Reconciling All Things

My good friend, Jim Wehner, gave me the book, Reconciling All Things – A Christian Vision for Justice, Peace, and Healing by Emmanuel Katongole and Chris Rice, for my birthday.  This is an amazing book that I think every Christian should read.  There is so much wisdom here.   Wisdom about a calling and practice that is so absolutely counter-intuitive that without it we are virtually guaranteed to make decisions that seem right to our nature but are actually counter-productive to God’s work. 

In the life of our community we are in the midst of one of these confrontations.  In writing about the kind of leadership that embodies reconciliation Katongole and Rice write about Church of the Savior in Washington D.C. :

“When I (Chris) visited their ministries, we walked within a matter of minutes among people of every hue adn social class, from the Potter’s House (coffee shop and bookstore), to Joseph’s House (hospice for those dying of AIDS), to Andrew’s House for visiting guests, to Christ House (residential medical care for homeless men and women), to the Festival Center (discipleship training center).  There Gordon Crosby sat quietly waiting for everybody to show up for noon prayer.  In the midst of all the ministry, all the carre, all the swirl of activity, the inward journey remains central as the outward.“  (pg. 132 italics added)

This is one of the balancing/tension points in CCD (Christian Community Development) :  the inward-outward focus.  We saw the requirement for both in our solemn assembly Sunday night.  Josh’s poem about the “burning fire” consuming lives and communities in Chamblee-Doraville and the “water” that flows in and through us was balanced/in tension with the healing, confessing, fear, insecurity and brokenness that came bursting forth from all of us. 

What is important is that we have both without loosing either.  But here is an important point of “order.”  We don’t do the inner work to get ready and prepared to the outer.  It is only in doing the outer work of being engaged and involved personally/bodily that the inner work has any real context.  Otherwise the inner work is prone to a narcissistic, therapeutic emotionalism.  Yet, without the inner work of growth, confession, and healing the outer work becomes mere social work or a codependent, twisted form of martydom/works righteousness. 

As I reflect on Katongole and Rice’s work (which I haven’t finished yet because I keep getting overwhelmed and having to close the book every page or so to pray) I see the necessity of  both in CCD because at the heart of CCD is incarnation leading to confrontation and transformation.  A confrontation that costs us deeply as it did our Lord.  

“Leaders who grow to belong to the gap [in our case the familes and communities in our "2 miles"] are those who journey far enough to feel its deep pain, to lament it, to learn its story deeply.  Always bringing the pain of their context back to God, their response grows deeper over the years, drawning others with them into a distinct way of life.  The leader has not come to the place of brokenness for a brief detour but to “offer [their] bodies as living sacrifices” (Rom 12:1).  In belonging to the gap, everyday leaders take on the deep pain and brokenness there.  Their very bodies and journeys become sites of the old and new in contention.”   (pg.132-133)

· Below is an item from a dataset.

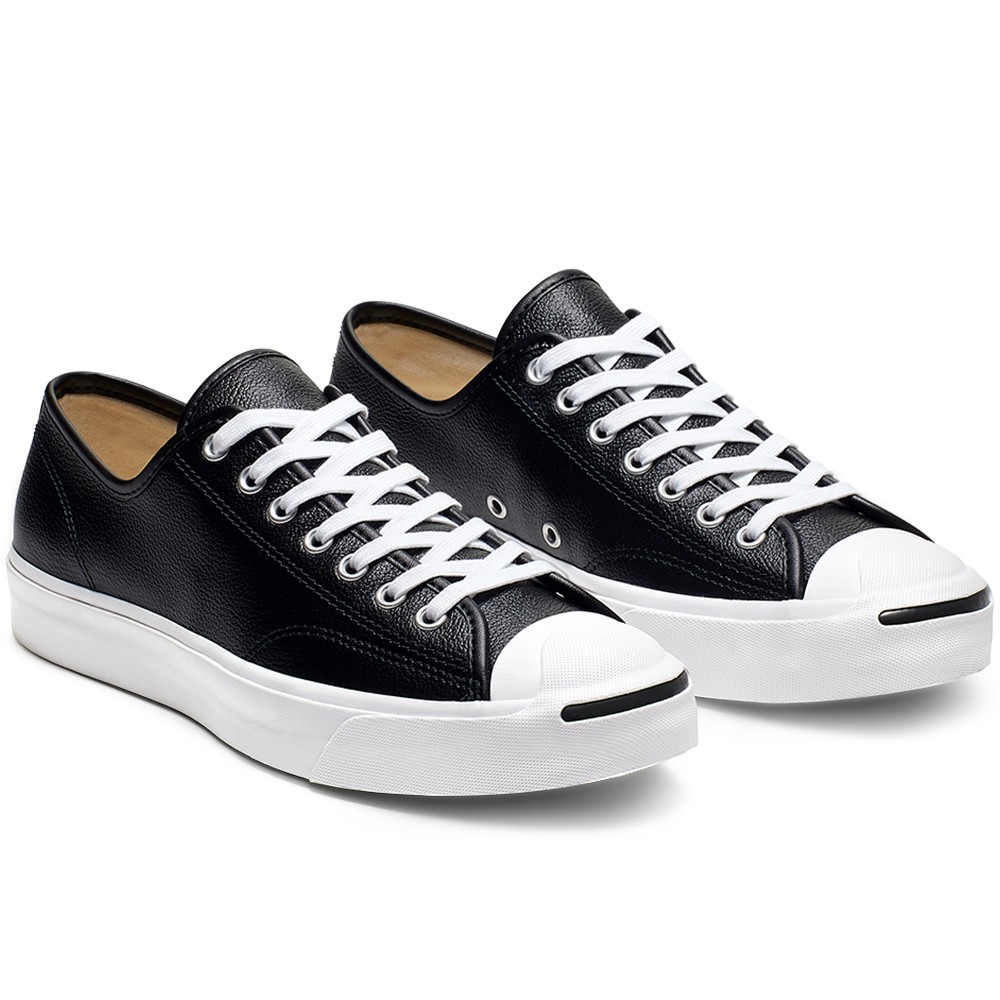 jack purcell mens leather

Let’s keep both the inner work of healing and unity as we are fully engaged in the outer work of CCD.  Working together overcomes a false distinction because as both work together they bring about the other.  The outer work transforms us in lament and hope.  The inner work heals and renews and fills us with joy and purpose to express love (the outer work).  Ultimately it’s not the task of a particular ministry at a point in time, but the Lord’s loving, confronting Presence through our actual bodies and lives that is the most important work. 

The million dollar question is:  are we engaged in the lives of the people in our “2″ closely enough to have THEM wipe away our tears as we tremble, rage, and are broken by (and ultimately resurrected from) the struggles, injustices, and indignities of living?